Your assignment:
Turn the records into a numbered list, starting with the line that contains "Мужские кроссовки Marc" and going on through the line that contains "adidas Buty Terrex". Skip any blank lines and leave the pictures out.

Source data:
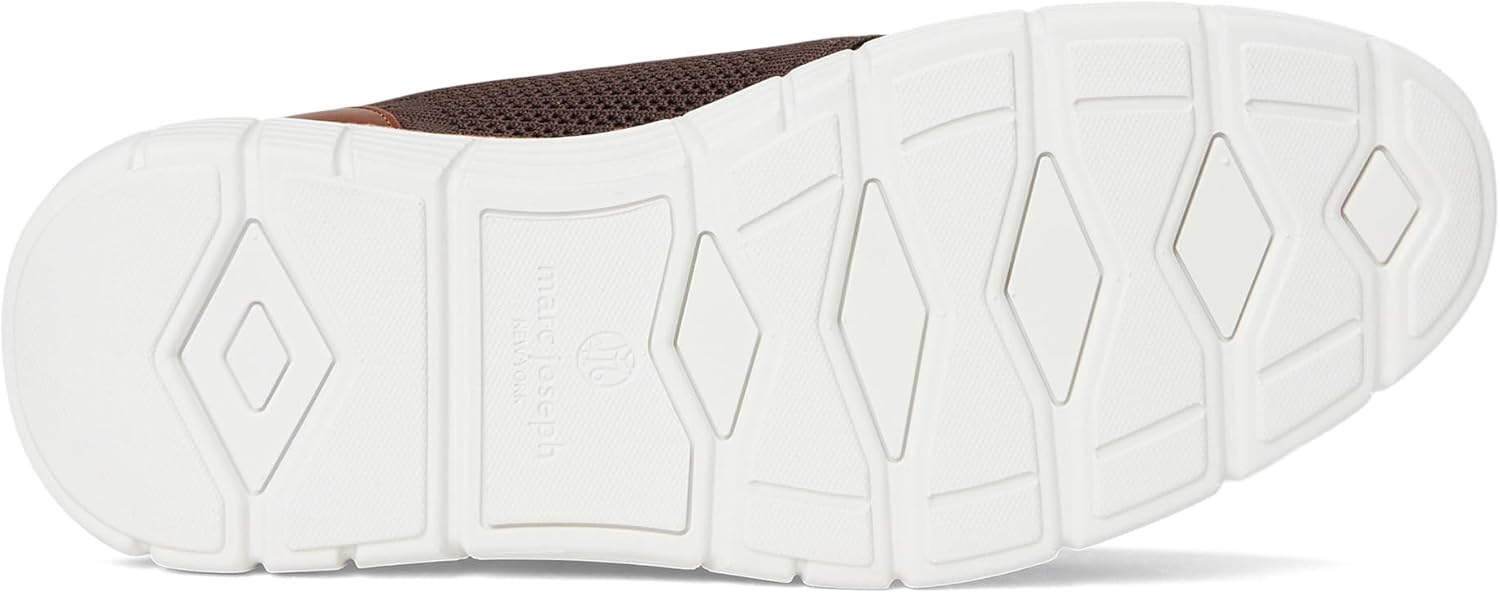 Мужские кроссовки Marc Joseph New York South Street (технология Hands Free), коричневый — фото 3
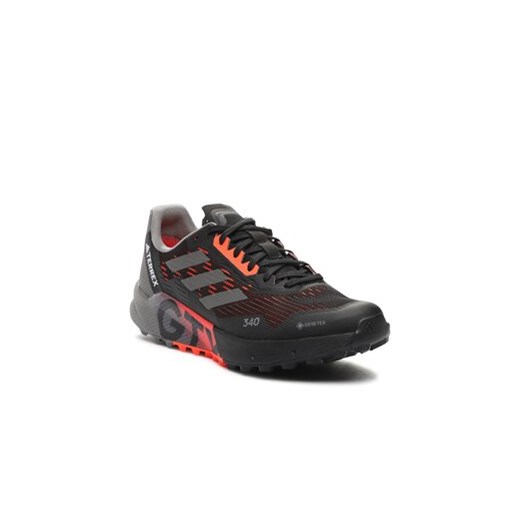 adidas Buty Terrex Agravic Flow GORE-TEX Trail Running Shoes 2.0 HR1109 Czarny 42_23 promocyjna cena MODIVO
...
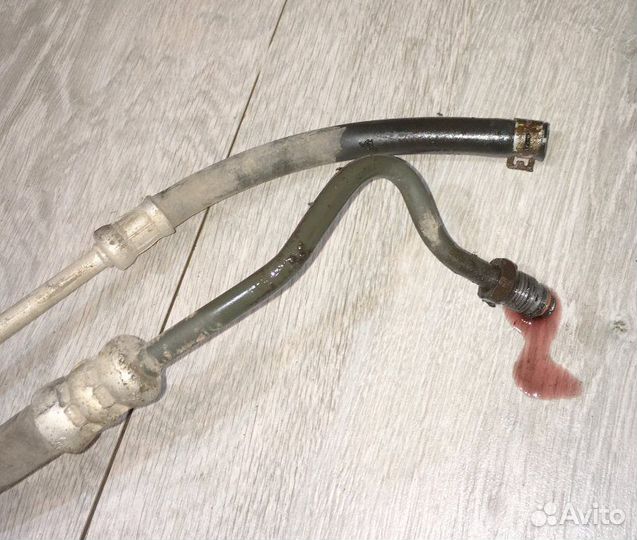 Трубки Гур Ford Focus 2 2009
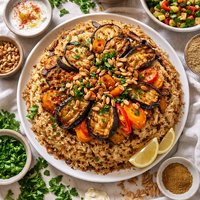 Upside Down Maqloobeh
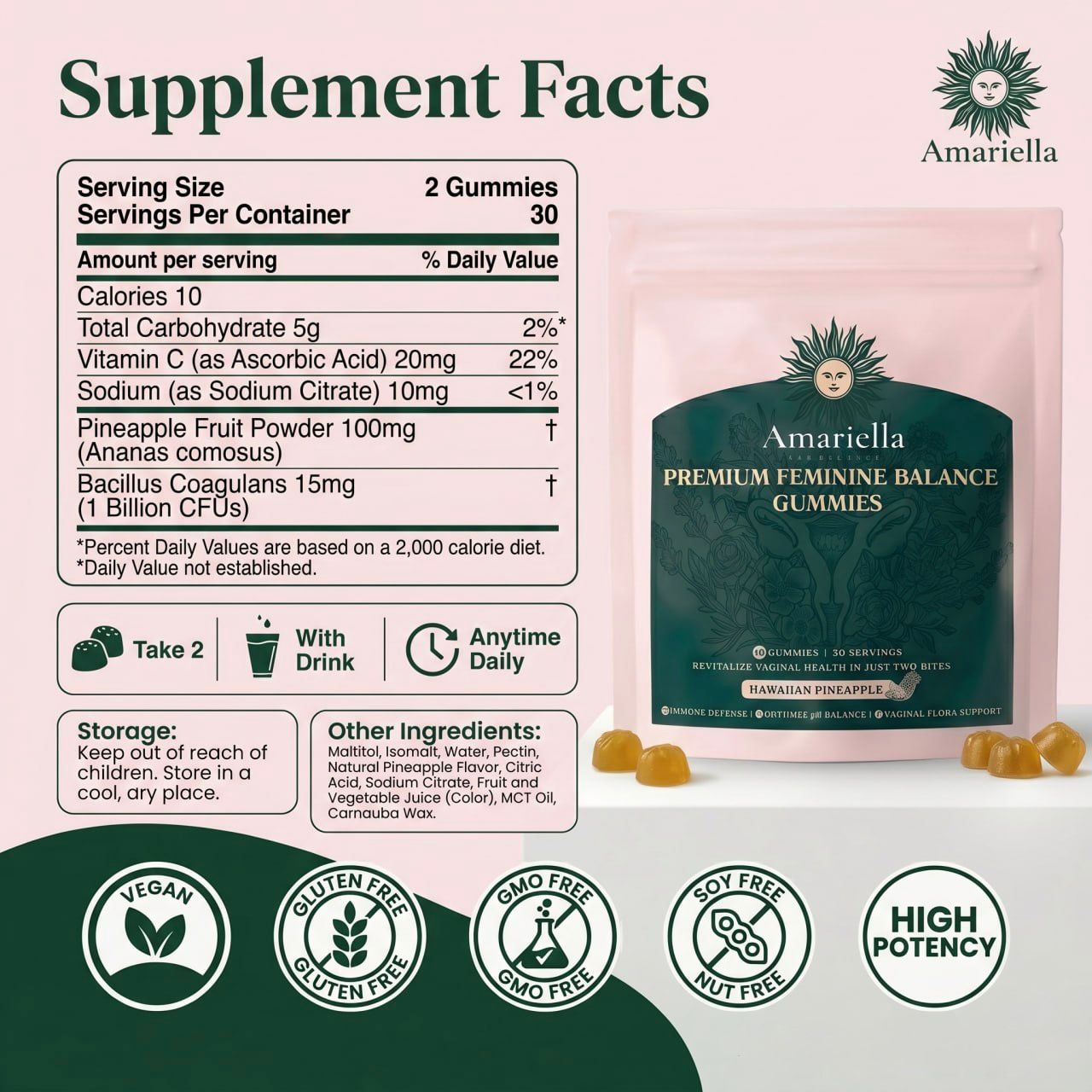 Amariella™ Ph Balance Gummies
==
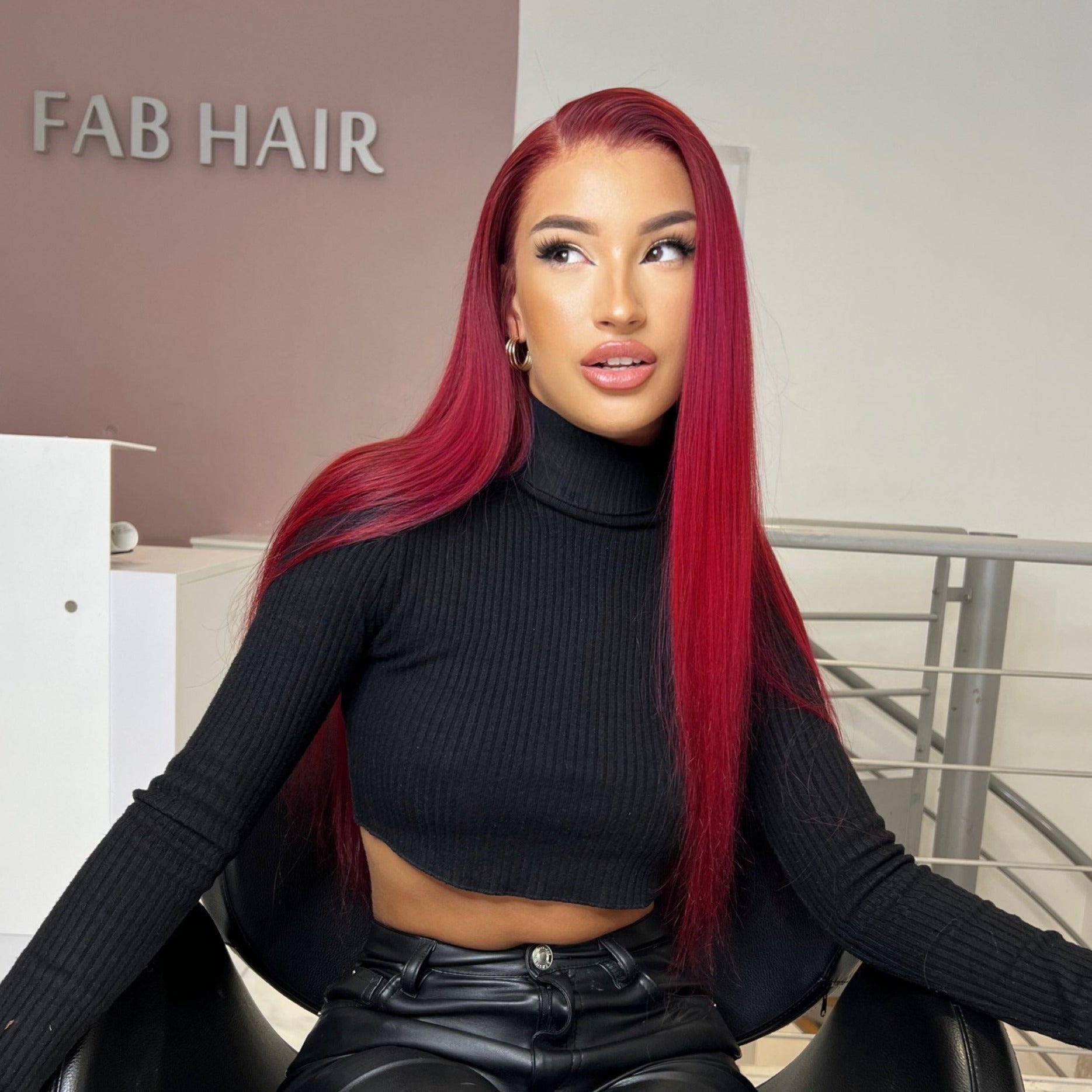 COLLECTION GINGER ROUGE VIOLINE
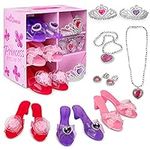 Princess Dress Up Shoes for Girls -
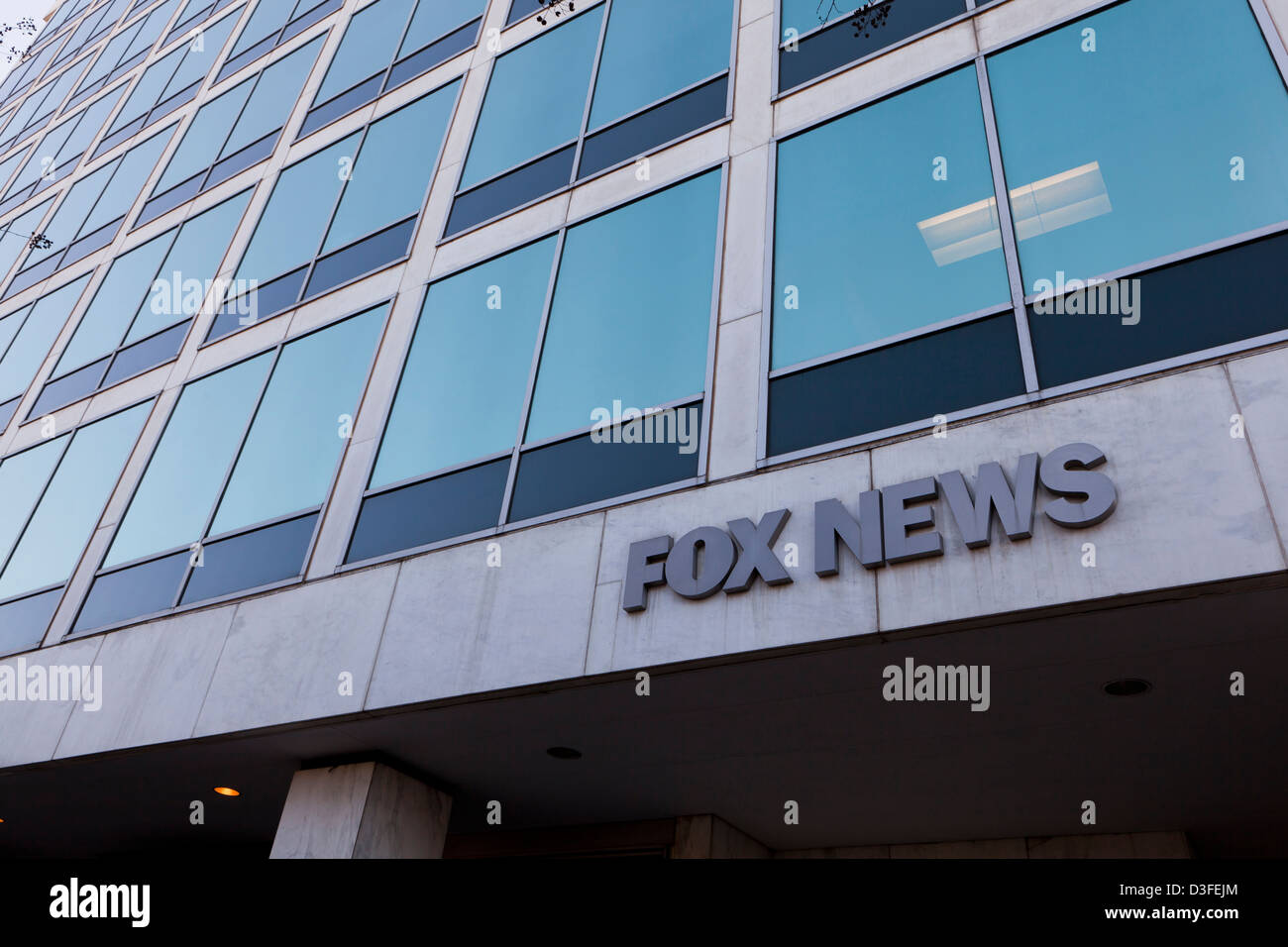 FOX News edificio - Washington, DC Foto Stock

Result of this task:
1.  Мужские кроссовки Marc Joseph New York South Street (технология Hands Free), коричневый — фото 3
2.  adidas Buty Terrex Agravic Flow GORE-TEX Trail Running Shoes 2.0 HR1109 Czarny 42_23 promocyjna cena MODIVO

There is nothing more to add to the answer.